Grupo que compõe a cúpula da corporação repudia acusações de atuação não republicana e reage à decisão do ministro André Mendonça.
Onze diretores da Polícia Federal colocaram seus cargos à disposição nesta terça-feira (8) em um movimento coordenado de solidariedade ao diretor-geral afastado, Andrei Passos Rodrigues. A articulação ocorre horas após o ministro André Mendonça, do Supremo Tribunal Federal (STF), determinar a suspensão cautelar do chefe da corporação e do diretor de inteligência, Leandro Almada.
O manifesto é chancelado por mais de dois terços da alta cúpula da instituição — 11 das 15 diretorias existentes —, englobando áreas estratégicas como o combate a crimes cibernéticos, cooperação internacional e repressão ao crime organizado e à corrupção. As cadeiras foram entregues simbolicamente ao diretor-executivo William Marcel Murad, número dois na hierarquia, que assumiu o comando interino.

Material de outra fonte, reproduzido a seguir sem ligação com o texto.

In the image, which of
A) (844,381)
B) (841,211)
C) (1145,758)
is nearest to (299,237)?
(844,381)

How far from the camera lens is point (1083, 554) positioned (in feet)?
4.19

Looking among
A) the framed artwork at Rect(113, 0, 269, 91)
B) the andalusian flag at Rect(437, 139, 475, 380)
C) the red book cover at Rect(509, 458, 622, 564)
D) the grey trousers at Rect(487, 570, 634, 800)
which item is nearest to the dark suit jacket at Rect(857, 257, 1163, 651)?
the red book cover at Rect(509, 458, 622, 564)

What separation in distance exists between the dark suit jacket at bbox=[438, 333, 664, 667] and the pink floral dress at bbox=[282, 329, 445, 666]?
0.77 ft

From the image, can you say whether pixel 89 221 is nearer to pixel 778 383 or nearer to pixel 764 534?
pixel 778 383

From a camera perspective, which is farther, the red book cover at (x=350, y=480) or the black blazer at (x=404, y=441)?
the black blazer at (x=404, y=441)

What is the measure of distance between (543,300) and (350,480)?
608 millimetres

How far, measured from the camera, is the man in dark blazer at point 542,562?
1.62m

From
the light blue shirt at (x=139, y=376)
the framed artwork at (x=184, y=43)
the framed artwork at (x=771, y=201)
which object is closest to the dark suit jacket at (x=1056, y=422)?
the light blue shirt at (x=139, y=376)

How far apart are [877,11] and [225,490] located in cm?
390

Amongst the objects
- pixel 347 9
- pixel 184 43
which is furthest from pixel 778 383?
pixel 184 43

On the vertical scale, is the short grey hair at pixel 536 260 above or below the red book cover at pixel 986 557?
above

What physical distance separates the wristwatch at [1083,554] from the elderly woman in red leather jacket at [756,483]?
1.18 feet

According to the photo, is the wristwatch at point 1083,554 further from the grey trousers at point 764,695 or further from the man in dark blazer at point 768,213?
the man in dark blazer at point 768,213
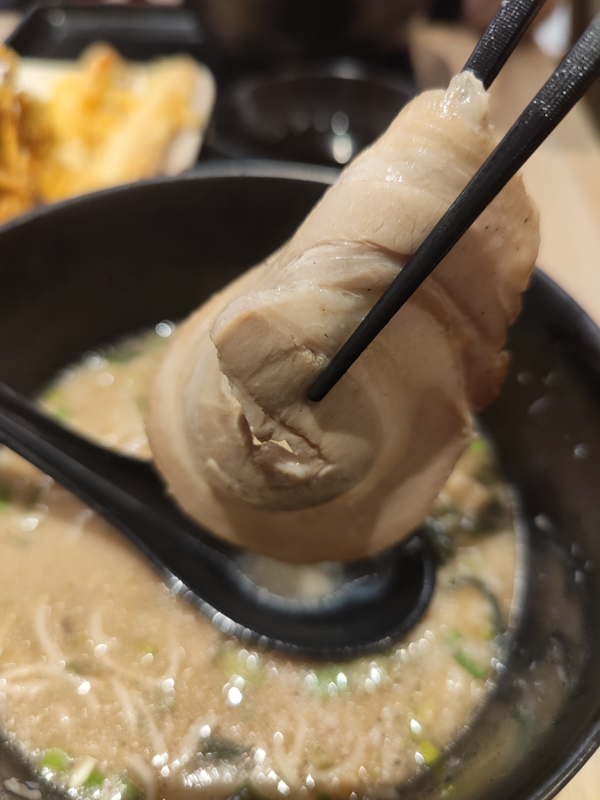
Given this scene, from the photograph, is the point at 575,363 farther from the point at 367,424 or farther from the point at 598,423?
the point at 367,424

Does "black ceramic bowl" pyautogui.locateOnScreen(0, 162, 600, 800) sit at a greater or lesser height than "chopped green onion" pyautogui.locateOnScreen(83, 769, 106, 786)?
greater

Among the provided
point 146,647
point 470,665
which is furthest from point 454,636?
point 146,647

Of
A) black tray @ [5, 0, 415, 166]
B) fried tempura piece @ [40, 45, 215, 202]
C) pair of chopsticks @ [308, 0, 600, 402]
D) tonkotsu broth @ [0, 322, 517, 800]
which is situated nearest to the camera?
pair of chopsticks @ [308, 0, 600, 402]

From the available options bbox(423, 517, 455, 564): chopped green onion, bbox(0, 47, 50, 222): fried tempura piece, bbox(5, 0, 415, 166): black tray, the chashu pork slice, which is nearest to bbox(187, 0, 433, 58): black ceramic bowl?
bbox(5, 0, 415, 166): black tray

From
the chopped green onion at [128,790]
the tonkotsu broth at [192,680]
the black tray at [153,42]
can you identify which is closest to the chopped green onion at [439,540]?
the tonkotsu broth at [192,680]

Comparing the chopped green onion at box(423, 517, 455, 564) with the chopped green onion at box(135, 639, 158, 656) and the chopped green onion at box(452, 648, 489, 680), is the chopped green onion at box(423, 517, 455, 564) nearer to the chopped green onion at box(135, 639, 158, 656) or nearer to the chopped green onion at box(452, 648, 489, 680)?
the chopped green onion at box(452, 648, 489, 680)

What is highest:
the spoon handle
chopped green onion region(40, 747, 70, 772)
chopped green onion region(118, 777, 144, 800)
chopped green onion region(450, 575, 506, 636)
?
chopped green onion region(450, 575, 506, 636)

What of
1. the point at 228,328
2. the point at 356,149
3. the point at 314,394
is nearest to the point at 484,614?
the point at 314,394

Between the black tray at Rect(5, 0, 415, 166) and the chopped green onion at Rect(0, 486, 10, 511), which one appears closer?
the chopped green onion at Rect(0, 486, 10, 511)
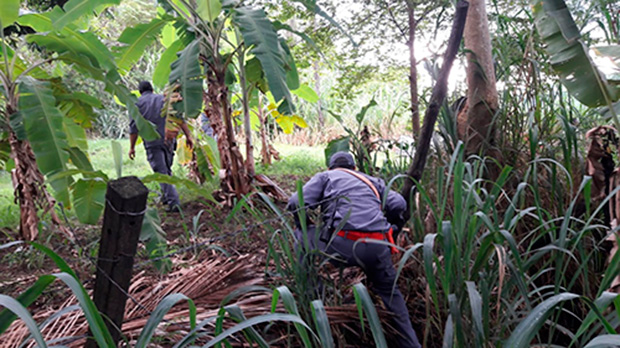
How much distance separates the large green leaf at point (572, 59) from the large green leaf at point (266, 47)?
2.55 meters

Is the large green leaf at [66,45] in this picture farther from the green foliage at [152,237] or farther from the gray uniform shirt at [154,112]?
the gray uniform shirt at [154,112]

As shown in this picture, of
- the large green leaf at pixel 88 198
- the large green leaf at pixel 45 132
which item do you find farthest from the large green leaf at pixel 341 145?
the large green leaf at pixel 45 132

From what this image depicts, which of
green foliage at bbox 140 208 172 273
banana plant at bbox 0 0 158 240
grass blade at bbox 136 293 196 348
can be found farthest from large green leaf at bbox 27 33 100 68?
grass blade at bbox 136 293 196 348

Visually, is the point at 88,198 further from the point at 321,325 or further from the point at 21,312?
the point at 21,312

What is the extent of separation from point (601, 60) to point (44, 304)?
3.74 m

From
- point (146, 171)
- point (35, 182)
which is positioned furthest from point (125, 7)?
point (35, 182)

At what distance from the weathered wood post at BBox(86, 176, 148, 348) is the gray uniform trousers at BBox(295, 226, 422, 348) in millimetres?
1263

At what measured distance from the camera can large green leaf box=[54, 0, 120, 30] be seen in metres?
4.61

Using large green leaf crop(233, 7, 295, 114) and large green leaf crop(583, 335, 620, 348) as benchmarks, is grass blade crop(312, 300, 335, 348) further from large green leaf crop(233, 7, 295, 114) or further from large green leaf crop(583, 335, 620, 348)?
large green leaf crop(233, 7, 295, 114)

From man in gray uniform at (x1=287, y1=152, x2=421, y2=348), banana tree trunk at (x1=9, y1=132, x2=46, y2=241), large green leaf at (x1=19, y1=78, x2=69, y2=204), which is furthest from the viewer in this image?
banana tree trunk at (x1=9, y1=132, x2=46, y2=241)

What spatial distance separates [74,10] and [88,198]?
204 centimetres

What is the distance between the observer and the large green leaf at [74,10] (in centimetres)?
461

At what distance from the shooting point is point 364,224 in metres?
2.98

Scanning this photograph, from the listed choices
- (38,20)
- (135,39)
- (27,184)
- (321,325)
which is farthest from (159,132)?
(321,325)
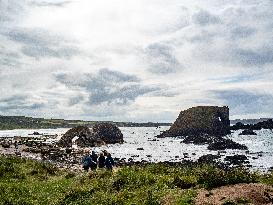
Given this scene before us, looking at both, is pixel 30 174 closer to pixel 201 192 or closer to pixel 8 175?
pixel 8 175

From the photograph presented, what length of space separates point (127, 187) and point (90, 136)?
83997 mm

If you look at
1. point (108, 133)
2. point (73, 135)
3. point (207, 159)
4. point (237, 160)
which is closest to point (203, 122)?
point (108, 133)

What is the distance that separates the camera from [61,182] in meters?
31.4

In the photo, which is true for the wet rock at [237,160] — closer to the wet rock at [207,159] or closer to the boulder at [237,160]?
the boulder at [237,160]

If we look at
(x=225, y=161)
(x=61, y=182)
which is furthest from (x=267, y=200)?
(x=225, y=161)

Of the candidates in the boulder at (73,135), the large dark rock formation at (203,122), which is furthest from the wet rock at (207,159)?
the large dark rock formation at (203,122)

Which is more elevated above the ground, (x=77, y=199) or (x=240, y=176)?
(x=240, y=176)

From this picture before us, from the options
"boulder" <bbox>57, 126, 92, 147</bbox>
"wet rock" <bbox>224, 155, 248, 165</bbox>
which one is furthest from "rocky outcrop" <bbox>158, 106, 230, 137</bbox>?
"wet rock" <bbox>224, 155, 248, 165</bbox>

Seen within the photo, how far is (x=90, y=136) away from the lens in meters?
108

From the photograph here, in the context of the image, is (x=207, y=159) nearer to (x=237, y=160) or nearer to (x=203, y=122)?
(x=237, y=160)

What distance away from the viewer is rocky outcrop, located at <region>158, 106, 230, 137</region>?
500ft

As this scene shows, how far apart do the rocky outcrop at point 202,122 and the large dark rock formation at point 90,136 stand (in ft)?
118

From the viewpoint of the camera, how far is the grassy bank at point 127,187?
73.6 feet

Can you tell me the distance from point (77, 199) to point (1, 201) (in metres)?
4.56
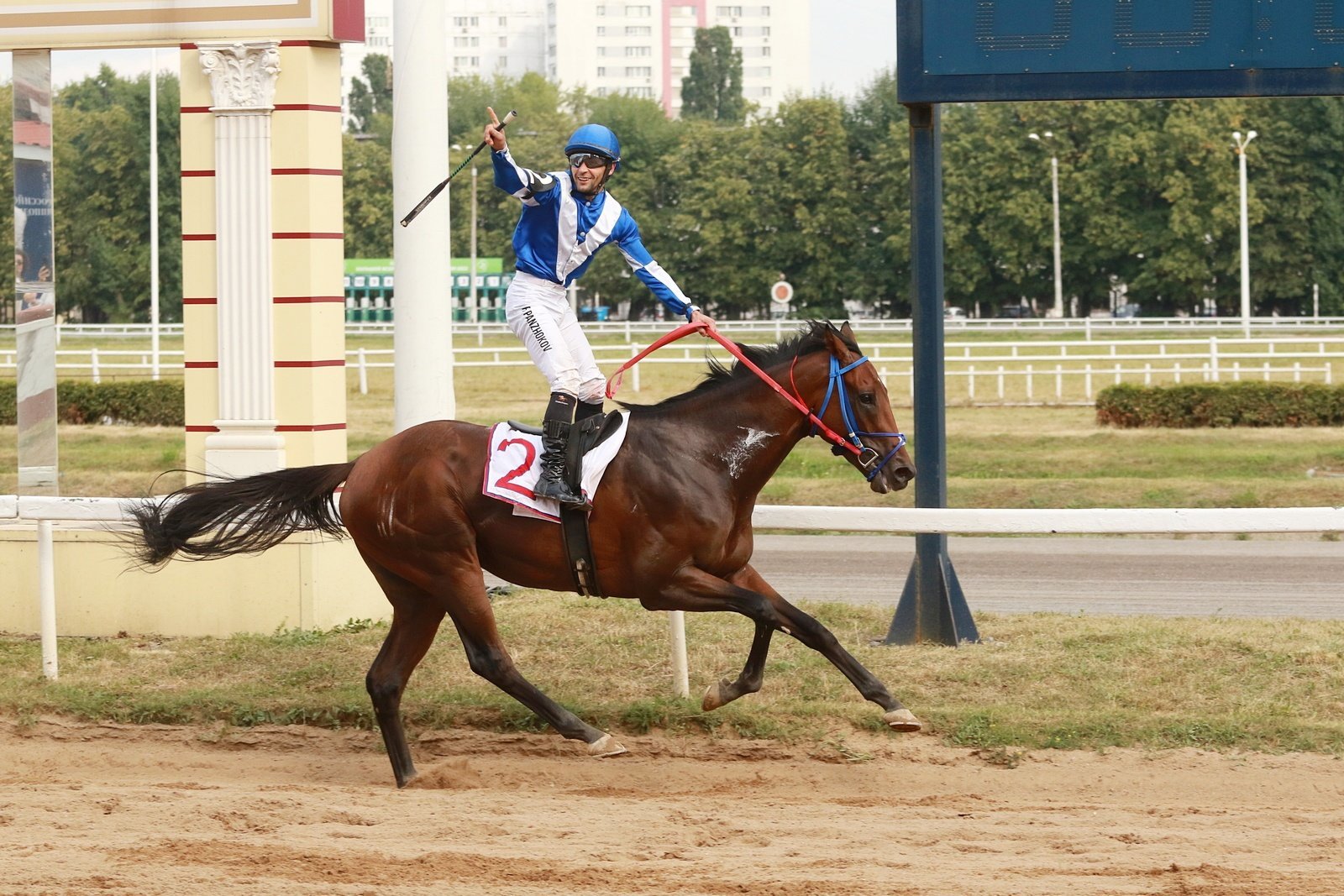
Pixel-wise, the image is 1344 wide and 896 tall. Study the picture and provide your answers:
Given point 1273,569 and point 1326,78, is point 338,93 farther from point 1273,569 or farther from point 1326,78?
point 1273,569

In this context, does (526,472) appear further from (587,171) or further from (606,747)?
(587,171)

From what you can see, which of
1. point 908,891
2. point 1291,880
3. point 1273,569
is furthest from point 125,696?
point 1273,569

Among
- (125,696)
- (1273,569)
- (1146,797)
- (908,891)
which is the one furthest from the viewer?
(1273,569)

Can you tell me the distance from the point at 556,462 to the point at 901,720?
Answer: 62.7 inches

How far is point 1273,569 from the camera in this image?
11.3 m

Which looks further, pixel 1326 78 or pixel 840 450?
pixel 1326 78

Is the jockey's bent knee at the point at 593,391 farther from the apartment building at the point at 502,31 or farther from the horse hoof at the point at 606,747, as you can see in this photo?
the apartment building at the point at 502,31

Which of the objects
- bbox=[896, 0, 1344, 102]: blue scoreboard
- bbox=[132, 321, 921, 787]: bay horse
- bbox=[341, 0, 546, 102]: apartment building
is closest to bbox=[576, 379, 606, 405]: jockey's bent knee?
bbox=[132, 321, 921, 787]: bay horse

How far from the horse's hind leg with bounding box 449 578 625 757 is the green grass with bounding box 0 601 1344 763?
0.64 metres

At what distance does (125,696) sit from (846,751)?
326cm

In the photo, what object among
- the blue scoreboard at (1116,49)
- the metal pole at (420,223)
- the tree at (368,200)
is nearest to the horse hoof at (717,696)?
the blue scoreboard at (1116,49)

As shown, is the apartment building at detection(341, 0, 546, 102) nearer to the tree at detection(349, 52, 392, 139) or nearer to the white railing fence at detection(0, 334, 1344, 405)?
the tree at detection(349, 52, 392, 139)

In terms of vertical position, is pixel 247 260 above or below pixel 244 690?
above

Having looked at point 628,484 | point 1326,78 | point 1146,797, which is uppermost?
point 1326,78
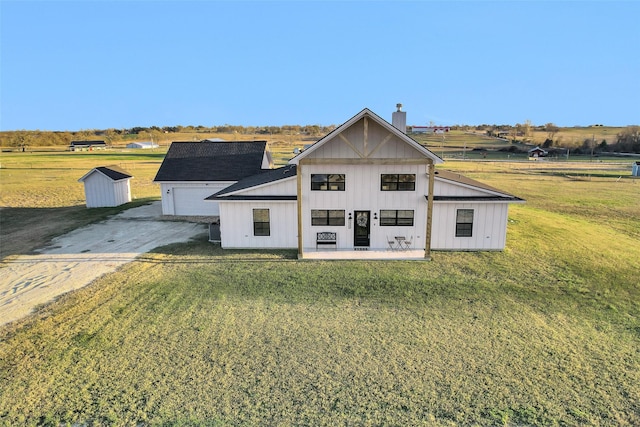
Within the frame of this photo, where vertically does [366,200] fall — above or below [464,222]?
above

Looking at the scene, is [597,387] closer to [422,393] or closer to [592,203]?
[422,393]

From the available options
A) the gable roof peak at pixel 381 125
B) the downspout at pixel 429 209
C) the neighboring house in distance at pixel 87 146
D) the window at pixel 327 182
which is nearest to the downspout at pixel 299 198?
the gable roof peak at pixel 381 125

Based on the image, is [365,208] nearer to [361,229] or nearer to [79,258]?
[361,229]

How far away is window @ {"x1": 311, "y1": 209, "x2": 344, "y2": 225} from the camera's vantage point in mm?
17688

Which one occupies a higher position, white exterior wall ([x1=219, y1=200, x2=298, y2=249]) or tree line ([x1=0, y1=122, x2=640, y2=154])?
tree line ([x1=0, y1=122, x2=640, y2=154])

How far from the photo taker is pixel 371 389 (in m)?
7.95

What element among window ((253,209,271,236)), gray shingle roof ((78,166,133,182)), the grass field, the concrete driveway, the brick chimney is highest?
the brick chimney

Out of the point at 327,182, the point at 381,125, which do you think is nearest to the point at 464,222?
the point at 381,125

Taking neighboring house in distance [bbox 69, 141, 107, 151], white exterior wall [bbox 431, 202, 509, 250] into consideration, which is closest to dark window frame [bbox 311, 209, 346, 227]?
white exterior wall [bbox 431, 202, 509, 250]

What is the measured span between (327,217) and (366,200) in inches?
79.4

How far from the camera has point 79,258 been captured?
16.9 meters

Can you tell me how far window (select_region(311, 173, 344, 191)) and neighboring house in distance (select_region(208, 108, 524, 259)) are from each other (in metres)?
0.05

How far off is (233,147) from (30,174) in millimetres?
41057

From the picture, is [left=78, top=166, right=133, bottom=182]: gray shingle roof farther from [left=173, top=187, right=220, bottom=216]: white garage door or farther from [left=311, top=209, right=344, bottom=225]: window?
[left=311, top=209, right=344, bottom=225]: window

- Dennis Cali, diretor de Investigação e Combate ao Crime Organizado e à Corrupção (Dicor/PF);
- Fabrício Schommer Kerber, diretor de Polícia Administrativa (DPA/PF);
- Otavio Margonari Russo, diretor de Combate a Crimes Cibernéticos (DCiber/PF);
- Felipe Tavares Seixas, diretor de Cooperação Internacional (DCI/PF);
- Helena de Rezende, diretora de Gestão de Pessoas (DGP/PF);
- Roberto Reis Monteiro Neto, diretor Técnico-Científico (Ditec/PF);
- André Luis Lima Carmo, diretor de Administração e Logística (Dlog/PF);
- Christiane Correa Machado, diretora de Ensino da Academia Nacional de Polícia (Diren-ANP/PF);
- Alexsander Castro de Oliveira, diretor de Proteção à Pessoa (DPP/PF);
- Ademir Dias Cardoso Júnior, diretor de Tecnologia da Informação e Inovação (DTI/PF);
- Humberto Freire de Barros, diretor da Amazônia e Meio Ambiente (Damaz/PF).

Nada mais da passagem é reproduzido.